December 5, 2021

GOODER AND HARDER: Brutal, brazen crimes shake L.A., leaving city at a crossroads.

Crews of burglars publicly smashing their way into Los Angeles’ most exclusive stores. Robbers following their victims, including a star of “The Real Housewives of Beverly Hills” and a BET host, to their residences. And this week, the fatal shooting of 81-year-old Jacqueline Avant, an admired philanthropist and wife of music legend Clarence Avant, in her Beverly Hills home. . . .

Some wonder if this could be a turning point for California, which for decades has been at the center of the movement for criminal justice reform, rolling back tough sentencing laws and reducing prison populations.

Polls in 2020 showed that California voters largely support many of these measures, and both San Francisco and Los Angeles have elected district attorneys with strong reform agendas. However, those concerned about crime and those who believe liberal policies have contributed to its rise have grown more vocal.

It is a discourse defined by glaring differences of opinion and, at times, a yawning disconnect between the perception of local crime and the reality on the ground.

Dominick DeLuca, owner of the Brooklyn Projects skateboard shop on Melrose Avenue, a commercial corridor that has seen burglaries and robberies spike sharply in recent months, said things have gotten so bad that he carries a gun to work — and desperately wants ramped-up enforcement.

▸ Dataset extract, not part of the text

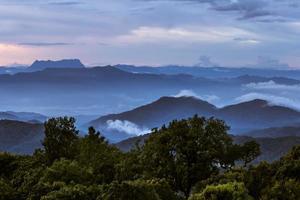 montanha com névoa foto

“I have never seen anything like it,” he said. “In the last two years, I have been broken into three times.”

At a Thursday press conference, Mayor Eric Garcetti and Los Angeles Police Department Chief Michel Moore said more offenders should be locked up and questioned pandemic-related policies that have allowed many nonviolent arrestees to be released without bail.

Moore said arrests had been made in several high-profile “smash-and-grab” burglaries but lamented that the suspects had all been released pending trial. Garcetti said warehousing criminals in jails without rehabilitating them is not a solution, but neither is ceding the streets to repeat offenders.

Los Angeles County Dist. Atty. George Gascón, whose progressive policies around prosecution and sentencing many blame for the uptick in crime, was notably absent at the press conference but said through his office that he is working closely with law enforcement partners to hold perpetrators accountable for such brazen crimes.

The heightened rhetoric marks a departure from language shared by many of the same officials just last year, after George Floyd’s murder by a Minneapolis police officer.

Even a flatworm is smart enough to turn away from pain.